Not having to disclose such information allows bias to remain undetected. Because this information is missing, alternative actors such as ProPublica take up the mantle to evaluate these systems. But this often happens only after the AIS have been in use for some time and harm has been done.

Then again, a potential problem is that public disclosure might undermine the validity of the scores. Understanding how the risk scores are calculated might enable malicious individuals to game the scores. Nevertheless, considering what is at stake, we have to put some thought into how appropriate disclosure can be made about these scores.

The Greater Good

'Greater good?' I am your wife! I'm the greatest good you are ever gonna get!

“‘Greater good?’ I am your wife! I’m the greatest good you’re ever gonna get!”

Honey Best, Frozone’s wife in The Incredibles

For the criminal justice system, we can think of its overarching aim as the greater good of promoting societal safety. The sentencing process can be seen as one of its major tools:

Four major goals are usually attributed to the sentencing process: retribution, rehabilitation, deterrence, and incapacitation.
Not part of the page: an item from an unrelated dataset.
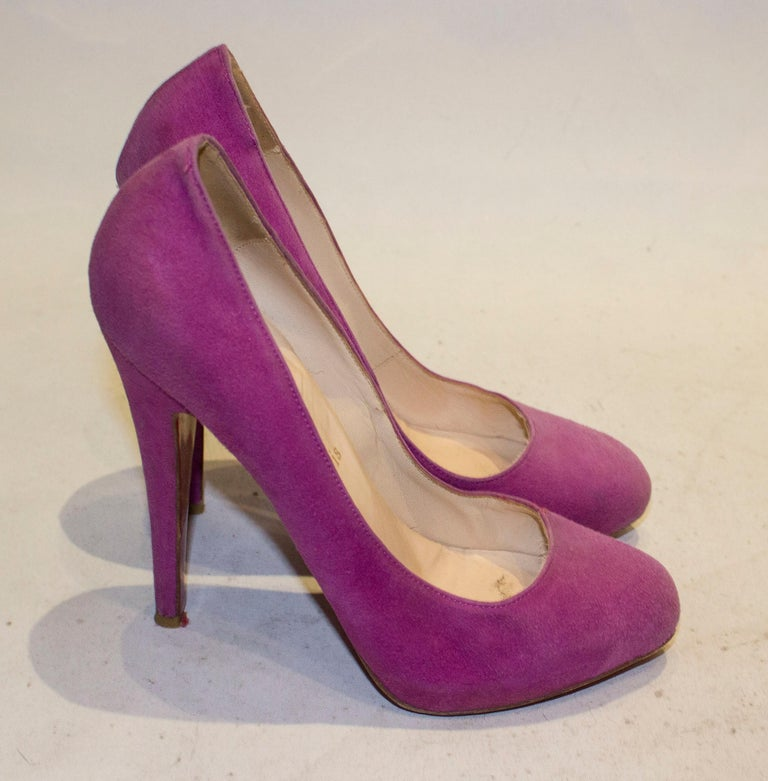 A pretty pair of lilac suede heels by Christian Louboutin. The shoes have a hidden platform and are marked size 38 1'2 , height 5 1/2''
Sentencing and Corrections in the 21st Century: Setting the Stage for the Future - Doris Layton Mackenzie, 2001

When we use a tool like COMPAS to decide the length of a prison sentence, we seem to focus on retribution and incapacitation, and neglecting rehabilitation. Is that really serving the greater good of societal safety? By reducing the issue of societal safety to recidivism prediction, we get a quantifiable problem that might be simpler to solve. But this neglects the greater objective and other alternative problems and solutions. We can see this as an instance of Selbst et al.’s Framing Trap, which we covered previously.

When we consider the greater objective of societal safety, alternative solutions might come to mind. Rather than using COMPAS for determining jailtimes, it can help design specific intervention and rehabilitation measures customized for each defendent. In fact, this might have been what COMPAS was designed for, which brings us to our next section.

Human-Algorithm Interaction

In the earlier quote from the article, we see how Judge James Babler from Barron County, Wisonsin, had been influenced by COMPAS to give a more severe sentence than he would have otherwise given. The more severe sentence was only retracted after Tim Brennan, Northpointe’s founder, had “testified that he didn’t design his software to be used in sentencing”. This is reflected in Chapter 4 of Northpointe’s Practitioner’s Guide to COMPAS Core, which lists different interventions for specific aspects. Throughout the chapter, there are repeated references to non-incarceration interventions. For example, under the Financial Problems section, we see the following recommendation:

Education on money management and fulfilling court ordered financial commitments is part of the necessary approach when considering interventions. Assuming someone knows how to manage their finances is an erroneous starting place, vocational training may also play a role in creating a successful change plan.

Practitioner’s Guide to COMPAS Core - Northpointe, 2015

So what went wrong?

Maybe Brennan had been too idealistic when thinking about how judges might be using COMPAS scores. Maybe Brennan didn’t think that the scores could be interpreted as a measure for how long someone should be jailed. Whatever it is, the ones who deployed COMPAS had not appropriately considered how it might be used and how it might influence others. Recall Selbst et al.’s Ripple Effect Trap mentioned earlier. Here we neglected the “ripple effects” that COMPAS had on judges and underestimated COMPAS’s potential for allocative harm. When we take these into consideration, we might have changed aspects of the system. For example, instead of risk scores, COMPAS could explicitly output the recommended intervention. That could reduce the chance of misunderstanding or misusing the risk scores.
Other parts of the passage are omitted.